**Description of the task:** Reproduce only the lines from the line containing "Among the following" to the end of the entries below, including both of those lines.

[Stored items]

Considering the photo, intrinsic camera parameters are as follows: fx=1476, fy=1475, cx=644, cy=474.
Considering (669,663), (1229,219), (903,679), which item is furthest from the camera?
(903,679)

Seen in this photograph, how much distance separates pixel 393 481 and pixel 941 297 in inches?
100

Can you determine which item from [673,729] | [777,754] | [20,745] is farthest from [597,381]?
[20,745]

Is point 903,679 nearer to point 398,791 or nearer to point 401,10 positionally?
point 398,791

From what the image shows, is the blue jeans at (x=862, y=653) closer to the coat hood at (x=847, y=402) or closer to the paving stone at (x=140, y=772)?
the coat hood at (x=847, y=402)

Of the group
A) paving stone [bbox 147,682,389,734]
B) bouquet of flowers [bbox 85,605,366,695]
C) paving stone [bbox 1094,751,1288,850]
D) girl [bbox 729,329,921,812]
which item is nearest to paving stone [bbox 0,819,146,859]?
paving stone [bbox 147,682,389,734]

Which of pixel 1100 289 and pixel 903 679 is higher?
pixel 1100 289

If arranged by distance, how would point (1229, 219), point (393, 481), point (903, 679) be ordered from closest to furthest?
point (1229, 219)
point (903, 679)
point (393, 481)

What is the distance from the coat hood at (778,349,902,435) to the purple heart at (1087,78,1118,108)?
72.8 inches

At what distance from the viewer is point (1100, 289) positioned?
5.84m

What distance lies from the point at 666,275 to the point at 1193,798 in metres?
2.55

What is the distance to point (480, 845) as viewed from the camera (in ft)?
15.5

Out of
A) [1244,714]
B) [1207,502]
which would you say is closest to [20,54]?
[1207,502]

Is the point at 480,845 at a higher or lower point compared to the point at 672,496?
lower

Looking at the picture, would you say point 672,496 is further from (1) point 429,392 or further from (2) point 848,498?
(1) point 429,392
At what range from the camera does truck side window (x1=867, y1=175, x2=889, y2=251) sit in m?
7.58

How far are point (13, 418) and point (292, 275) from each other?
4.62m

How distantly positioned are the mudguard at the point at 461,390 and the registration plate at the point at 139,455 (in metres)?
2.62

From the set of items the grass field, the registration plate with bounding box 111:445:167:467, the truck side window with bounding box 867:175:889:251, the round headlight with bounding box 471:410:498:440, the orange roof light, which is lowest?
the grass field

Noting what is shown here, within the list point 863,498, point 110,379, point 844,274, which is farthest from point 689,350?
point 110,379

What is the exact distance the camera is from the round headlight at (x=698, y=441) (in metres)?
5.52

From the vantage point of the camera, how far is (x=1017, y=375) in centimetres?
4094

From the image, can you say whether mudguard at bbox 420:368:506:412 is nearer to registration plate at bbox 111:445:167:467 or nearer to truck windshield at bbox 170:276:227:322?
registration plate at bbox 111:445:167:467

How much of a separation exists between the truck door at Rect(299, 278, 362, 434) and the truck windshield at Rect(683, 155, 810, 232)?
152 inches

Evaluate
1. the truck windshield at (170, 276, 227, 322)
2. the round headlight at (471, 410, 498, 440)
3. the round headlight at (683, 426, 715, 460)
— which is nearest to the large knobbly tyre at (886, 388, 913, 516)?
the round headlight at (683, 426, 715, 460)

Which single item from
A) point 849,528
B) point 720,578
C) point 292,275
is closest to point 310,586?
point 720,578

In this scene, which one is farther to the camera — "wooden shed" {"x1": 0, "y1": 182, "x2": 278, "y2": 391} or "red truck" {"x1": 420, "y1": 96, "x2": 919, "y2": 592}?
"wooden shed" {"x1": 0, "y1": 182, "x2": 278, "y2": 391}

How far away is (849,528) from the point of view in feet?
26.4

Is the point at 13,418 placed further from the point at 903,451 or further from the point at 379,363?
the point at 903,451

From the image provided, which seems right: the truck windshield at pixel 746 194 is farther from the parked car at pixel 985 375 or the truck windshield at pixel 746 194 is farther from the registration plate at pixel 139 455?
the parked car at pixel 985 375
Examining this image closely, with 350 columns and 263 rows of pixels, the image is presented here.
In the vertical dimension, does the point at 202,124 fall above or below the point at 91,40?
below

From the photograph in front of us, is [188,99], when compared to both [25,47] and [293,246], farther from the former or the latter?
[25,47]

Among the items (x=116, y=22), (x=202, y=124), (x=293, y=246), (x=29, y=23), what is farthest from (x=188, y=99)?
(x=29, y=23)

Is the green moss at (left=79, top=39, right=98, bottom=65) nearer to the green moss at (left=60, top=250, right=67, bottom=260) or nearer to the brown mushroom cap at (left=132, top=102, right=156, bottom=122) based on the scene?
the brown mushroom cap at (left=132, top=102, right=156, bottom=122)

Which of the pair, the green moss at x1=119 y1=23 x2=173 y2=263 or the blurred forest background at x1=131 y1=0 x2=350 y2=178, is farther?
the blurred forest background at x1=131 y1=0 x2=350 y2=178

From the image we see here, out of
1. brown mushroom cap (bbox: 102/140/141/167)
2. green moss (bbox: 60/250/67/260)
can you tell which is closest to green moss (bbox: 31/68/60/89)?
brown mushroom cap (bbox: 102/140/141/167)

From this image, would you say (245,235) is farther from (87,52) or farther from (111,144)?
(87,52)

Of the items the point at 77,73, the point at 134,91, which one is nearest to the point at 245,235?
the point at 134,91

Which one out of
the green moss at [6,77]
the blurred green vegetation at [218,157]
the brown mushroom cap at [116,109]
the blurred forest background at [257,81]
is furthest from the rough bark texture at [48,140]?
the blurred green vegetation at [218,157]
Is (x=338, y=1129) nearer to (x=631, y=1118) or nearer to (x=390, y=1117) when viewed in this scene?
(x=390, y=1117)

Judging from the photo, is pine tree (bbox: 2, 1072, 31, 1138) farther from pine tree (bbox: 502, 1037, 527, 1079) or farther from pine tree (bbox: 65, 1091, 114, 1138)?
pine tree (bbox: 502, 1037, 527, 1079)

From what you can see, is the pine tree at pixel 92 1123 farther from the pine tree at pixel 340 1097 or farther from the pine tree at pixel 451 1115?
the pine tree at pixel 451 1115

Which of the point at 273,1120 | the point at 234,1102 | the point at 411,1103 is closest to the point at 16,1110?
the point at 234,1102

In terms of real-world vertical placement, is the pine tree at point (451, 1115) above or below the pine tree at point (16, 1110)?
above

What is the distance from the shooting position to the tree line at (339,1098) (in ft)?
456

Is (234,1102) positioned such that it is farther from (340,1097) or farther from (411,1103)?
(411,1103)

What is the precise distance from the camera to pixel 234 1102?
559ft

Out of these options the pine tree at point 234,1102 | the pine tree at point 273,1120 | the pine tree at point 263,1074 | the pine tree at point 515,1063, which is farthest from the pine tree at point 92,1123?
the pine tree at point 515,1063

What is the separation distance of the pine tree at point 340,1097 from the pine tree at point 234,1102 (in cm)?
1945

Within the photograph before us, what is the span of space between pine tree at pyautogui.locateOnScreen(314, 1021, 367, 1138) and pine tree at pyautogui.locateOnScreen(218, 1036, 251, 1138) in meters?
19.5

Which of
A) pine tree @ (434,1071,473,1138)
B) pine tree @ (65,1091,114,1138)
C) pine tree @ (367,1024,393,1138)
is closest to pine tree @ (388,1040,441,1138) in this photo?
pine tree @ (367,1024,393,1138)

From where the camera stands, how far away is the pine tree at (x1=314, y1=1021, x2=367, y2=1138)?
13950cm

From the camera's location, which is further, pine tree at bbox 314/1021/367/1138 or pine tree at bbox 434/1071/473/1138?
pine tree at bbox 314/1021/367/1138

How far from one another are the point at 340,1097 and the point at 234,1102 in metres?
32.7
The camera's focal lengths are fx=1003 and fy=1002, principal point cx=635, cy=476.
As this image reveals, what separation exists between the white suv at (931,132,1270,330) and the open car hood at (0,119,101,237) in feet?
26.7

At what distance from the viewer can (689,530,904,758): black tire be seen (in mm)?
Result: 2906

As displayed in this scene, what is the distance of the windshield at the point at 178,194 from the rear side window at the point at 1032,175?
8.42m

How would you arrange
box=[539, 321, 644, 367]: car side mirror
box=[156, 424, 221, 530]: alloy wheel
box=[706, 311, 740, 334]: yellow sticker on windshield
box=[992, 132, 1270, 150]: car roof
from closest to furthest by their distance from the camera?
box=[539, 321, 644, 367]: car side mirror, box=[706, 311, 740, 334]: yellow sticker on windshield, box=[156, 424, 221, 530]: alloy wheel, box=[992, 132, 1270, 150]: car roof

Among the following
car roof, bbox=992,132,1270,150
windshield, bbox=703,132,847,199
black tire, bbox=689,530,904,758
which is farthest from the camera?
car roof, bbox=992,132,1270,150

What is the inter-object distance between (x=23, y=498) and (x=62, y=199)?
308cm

**Solution for this task:**
Among the following
car roof, bbox=992,132,1270,150
windshield, bbox=703,132,847,199
black tire, bbox=689,530,904,758
which is farthest from the camera?
car roof, bbox=992,132,1270,150

What is the inter-object distance between (x=23, y=498) and (x=62, y=199)?
308cm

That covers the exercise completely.